§ **Document passage**
--- begin ---

Ask HN: Do You Use Boilerplates? - virgil_disgr4ce
I&#x27;ve been doing preparation research for a new SaaS product, and as a solo founder&#x2F;designer&#x2F;developer, I&#x27;m always looking for ways to save time and effort.<p>There are, of course, thousands of different boilerplates for parts of stacks, and some for full stacks, but hardly any for a complete functioning SaaS, including billing pages and functionality (think invoice receipts), account &amp; team management, email notifications, etc. etc.—all the stuff you probably don&#x27;t need to build yourself.  I&#x27;m having an especially hard time finding something like that for a serverless React application (database as a service &amp; lambdas instead of a traditional backend).<p>Do you use boilerplates for new products? Have you ever paid for one?
======
billconan
I only use boilerplate I made myself, because if I don't understand the
components, It's hard for me to customize and integrate them.

------
filipkappa
I use this one:
[https://mdbootstrap.com/freebies/angular/boilerplate/](https://mdbootstrap.com/freebies/angular/boilerplate/)

It's an open-sourced Angular CRUD application starter with NgRx state
management and Firebase backend.

This one is free

------
TickMark
Yeah, but the one I put together. It saves time, reduces number of decision
points when starting a new project. I can concentrate on the product itself
instead of the libraries and architectures.

In between projects, I try to update libraries or switch to new ones. It
really helps if you assemble the boilerplate yourself, cause you know the
logic behind every decision.

Of course I looked for inspiration in other people's boilerplates, it took me
two weeks for the initial research and experimentation.

------
gitgud
As far as opportunities for new products, if you can find a useful abstraction
to remove a boilerplate component _without_ losing too much customisation...
then you've won. Here's some boilerplate I have to write often:

\- Login pages

\- Simple app state management

\- Crud forms, view, edit, list objects

------
sellingwebsite
I have scripts, snippets, CSS skeletons, checklists that I try to reuse
between projects, but that's about it. I have tried to build one for myself,
but it just doesn't worth the effort, unless you are launching a large number
of projects.

--- end ---

§ **Set problem**
Quote the part of the boilerplate thread that opens with the words containing "This one is" and closes with "behind every decision.". The entries come from a source unrelated to the thread.

§ **Items stored from a collection**
--- begin ---

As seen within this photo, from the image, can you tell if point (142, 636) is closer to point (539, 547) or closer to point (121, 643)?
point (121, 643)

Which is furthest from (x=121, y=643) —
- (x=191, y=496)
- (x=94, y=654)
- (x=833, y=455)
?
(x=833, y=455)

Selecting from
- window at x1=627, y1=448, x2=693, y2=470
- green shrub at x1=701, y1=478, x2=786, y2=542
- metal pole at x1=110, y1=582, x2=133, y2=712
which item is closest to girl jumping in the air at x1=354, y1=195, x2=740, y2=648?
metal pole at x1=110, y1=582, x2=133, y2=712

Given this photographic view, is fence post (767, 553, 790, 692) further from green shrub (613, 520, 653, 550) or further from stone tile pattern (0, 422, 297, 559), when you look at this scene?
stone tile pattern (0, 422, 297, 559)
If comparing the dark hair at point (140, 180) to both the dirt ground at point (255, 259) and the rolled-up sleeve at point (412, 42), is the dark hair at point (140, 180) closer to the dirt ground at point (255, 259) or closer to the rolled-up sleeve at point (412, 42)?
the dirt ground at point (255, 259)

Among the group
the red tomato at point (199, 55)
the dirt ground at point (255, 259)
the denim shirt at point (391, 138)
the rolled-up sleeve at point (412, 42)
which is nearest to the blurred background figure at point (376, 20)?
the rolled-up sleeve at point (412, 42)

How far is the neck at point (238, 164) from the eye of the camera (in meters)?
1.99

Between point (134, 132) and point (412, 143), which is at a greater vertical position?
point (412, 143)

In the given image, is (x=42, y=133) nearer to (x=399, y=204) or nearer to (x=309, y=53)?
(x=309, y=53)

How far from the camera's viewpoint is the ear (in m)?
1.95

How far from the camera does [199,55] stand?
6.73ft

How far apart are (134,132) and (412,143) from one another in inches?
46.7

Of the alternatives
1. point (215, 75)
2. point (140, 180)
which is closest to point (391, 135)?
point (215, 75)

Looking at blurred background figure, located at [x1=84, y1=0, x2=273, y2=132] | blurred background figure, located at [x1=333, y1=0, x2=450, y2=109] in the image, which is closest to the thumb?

--- end ---

§ **Solution below**
This one is free

------
TickMark
Yeah, but the one I put together. It saves time, reduces number of decision
points when starting a new project. I can concentrate on the product itself
instead of the libraries and architectures.

In between projects, I try to update libraries or switch to new ones. It
really helps if you assemble the boilerplate yourself, cause you know the
logic behind every decision.